Which lines of the entries contain the string "font"? Copy each of them.

### Dataset records
■ ■ ■ ■
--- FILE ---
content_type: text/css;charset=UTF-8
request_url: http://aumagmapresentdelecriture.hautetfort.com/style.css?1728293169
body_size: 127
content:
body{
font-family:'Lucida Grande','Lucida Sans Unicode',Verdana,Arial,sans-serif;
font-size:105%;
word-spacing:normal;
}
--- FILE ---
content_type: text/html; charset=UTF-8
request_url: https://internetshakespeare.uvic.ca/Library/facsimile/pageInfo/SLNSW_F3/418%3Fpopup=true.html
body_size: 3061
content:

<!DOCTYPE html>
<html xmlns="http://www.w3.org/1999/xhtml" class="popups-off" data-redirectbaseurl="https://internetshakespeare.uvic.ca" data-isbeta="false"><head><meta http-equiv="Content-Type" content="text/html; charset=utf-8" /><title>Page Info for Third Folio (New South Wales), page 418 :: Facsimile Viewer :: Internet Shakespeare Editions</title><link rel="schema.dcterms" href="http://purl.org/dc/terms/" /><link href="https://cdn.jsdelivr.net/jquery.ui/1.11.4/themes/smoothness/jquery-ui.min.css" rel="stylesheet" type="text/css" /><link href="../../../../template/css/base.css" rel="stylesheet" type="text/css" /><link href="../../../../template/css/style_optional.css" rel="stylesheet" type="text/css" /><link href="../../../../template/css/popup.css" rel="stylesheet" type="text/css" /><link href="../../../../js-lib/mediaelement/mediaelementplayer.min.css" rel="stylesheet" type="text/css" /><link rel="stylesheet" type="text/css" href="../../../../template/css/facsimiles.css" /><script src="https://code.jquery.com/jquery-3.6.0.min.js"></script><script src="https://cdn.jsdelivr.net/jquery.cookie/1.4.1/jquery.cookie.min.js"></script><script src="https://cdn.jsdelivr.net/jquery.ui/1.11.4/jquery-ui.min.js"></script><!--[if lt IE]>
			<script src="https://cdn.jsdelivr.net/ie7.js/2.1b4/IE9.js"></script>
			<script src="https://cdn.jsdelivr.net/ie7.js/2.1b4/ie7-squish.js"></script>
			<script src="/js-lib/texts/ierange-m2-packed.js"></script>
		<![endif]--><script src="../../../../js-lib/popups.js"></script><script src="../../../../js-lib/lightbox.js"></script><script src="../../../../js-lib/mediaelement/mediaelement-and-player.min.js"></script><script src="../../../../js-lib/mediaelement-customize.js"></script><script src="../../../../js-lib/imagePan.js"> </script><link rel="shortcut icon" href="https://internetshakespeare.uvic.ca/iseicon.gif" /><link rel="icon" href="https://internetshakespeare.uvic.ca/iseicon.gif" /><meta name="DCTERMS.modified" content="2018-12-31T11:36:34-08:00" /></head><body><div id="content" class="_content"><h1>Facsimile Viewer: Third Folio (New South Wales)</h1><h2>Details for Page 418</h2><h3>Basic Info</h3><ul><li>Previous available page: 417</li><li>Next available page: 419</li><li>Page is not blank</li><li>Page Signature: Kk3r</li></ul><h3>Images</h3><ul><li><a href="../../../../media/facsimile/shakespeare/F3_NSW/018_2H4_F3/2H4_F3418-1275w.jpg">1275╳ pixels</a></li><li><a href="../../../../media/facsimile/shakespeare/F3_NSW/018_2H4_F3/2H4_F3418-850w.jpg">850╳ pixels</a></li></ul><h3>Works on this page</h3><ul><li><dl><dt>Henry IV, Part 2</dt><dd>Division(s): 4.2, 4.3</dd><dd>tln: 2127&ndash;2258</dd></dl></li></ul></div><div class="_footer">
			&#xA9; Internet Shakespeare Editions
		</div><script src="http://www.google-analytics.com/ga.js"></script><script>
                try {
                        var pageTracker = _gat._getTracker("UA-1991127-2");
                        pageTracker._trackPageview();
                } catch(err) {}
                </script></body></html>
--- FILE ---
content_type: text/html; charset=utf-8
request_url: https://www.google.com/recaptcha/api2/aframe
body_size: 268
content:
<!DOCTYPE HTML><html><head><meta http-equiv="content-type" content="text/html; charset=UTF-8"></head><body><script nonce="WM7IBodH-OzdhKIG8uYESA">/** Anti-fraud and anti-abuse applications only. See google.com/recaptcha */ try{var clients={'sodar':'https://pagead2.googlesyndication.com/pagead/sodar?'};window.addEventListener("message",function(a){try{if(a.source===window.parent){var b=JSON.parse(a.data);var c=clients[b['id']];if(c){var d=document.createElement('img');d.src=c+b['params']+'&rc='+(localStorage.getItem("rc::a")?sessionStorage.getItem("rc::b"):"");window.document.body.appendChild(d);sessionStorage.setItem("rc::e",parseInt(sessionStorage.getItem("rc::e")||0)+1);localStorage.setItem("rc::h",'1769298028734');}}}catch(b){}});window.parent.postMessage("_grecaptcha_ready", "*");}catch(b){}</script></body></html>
■ ■ ■ ■
### Written answer
font-family:'Lucida Grande','Lucida Sans Unicode',Verdana,Arial,sans-serif;
font-size:105%;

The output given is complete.